**WHAT THE TASK ASKS:** All entries below are to be set down again, identical to the source.

**SOURCE DATA:**
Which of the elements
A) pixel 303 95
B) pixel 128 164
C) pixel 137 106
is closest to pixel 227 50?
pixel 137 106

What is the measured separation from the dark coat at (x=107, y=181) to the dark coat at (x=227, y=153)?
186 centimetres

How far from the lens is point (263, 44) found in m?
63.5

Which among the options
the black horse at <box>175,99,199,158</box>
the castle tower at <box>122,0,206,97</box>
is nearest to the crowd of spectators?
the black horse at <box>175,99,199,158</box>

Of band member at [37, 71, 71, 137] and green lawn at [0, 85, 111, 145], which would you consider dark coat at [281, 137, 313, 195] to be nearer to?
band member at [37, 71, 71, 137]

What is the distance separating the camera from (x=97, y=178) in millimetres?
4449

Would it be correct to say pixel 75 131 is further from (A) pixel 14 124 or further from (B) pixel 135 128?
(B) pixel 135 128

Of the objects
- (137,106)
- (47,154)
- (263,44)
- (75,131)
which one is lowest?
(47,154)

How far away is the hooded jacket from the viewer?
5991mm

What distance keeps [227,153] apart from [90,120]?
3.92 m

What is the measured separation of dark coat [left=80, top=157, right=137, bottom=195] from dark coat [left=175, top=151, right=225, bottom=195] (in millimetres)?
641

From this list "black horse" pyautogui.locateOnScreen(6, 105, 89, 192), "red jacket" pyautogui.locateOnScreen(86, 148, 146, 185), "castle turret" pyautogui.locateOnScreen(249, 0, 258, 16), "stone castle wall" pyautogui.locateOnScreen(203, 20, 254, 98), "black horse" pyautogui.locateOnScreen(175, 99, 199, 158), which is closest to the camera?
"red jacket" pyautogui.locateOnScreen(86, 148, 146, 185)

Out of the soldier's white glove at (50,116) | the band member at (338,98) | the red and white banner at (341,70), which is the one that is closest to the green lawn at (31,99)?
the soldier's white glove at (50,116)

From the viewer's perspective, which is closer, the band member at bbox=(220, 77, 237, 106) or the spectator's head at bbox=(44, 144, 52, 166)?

**THE REPLY:**
Which of the elements
A) pixel 303 95
B) pixel 128 164
C) pixel 137 106
is closest to pixel 227 50?
pixel 137 106

What is the measured separation from the dark coat at (x=107, y=181) to the dark coat at (x=227, y=153)?
186 centimetres

How far from the lens is point (263, 44) found in m?
63.5

Which among the options
the black horse at <box>175,99,199,158</box>
the castle tower at <box>122,0,206,97</box>
is nearest to the crowd of spectators?
the black horse at <box>175,99,199,158</box>

Of band member at [37, 71, 71, 137] and green lawn at [0, 85, 111, 145], which would you consider dark coat at [281, 137, 313, 195] to be nearer to?
band member at [37, 71, 71, 137]

What is the distance separating the camera from (x=97, y=178) in millimetres?
4449

Would it be correct to say pixel 75 131 is further from (A) pixel 14 124 or further from (B) pixel 135 128?
(B) pixel 135 128

Of the objects
- (137,106)
- (47,154)
- (263,44)
- (75,131)
which one is lowest?
(47,154)

How far away is the hooded jacket from the viewer?
5991mm

What distance keeps [227,153] apart from [90,120]?
3.92 m

What is the measured separation of dark coat [left=80, top=157, right=137, bottom=195] from dark coat [left=175, top=151, right=225, bottom=195] (in millimetres)?
641

From this list "black horse" pyautogui.locateOnScreen(6, 105, 89, 192), "red jacket" pyautogui.locateOnScreen(86, 148, 146, 185), "castle turret" pyautogui.locateOnScreen(249, 0, 258, 16), "stone castle wall" pyautogui.locateOnScreen(203, 20, 254, 98), "black horse" pyautogui.locateOnScreen(175, 99, 199, 158), which is closest to the camera?
"red jacket" pyautogui.locateOnScreen(86, 148, 146, 185)

Out of the soldier's white glove at (50,116) | the band member at (338,98) | the red and white banner at (341,70), which is the one that is closest to the green lawn at (31,99)?
the soldier's white glove at (50,116)

From the viewer's perspective, which is closer, the band member at bbox=(220, 77, 237, 106) or the spectator's head at bbox=(44, 144, 52, 166)?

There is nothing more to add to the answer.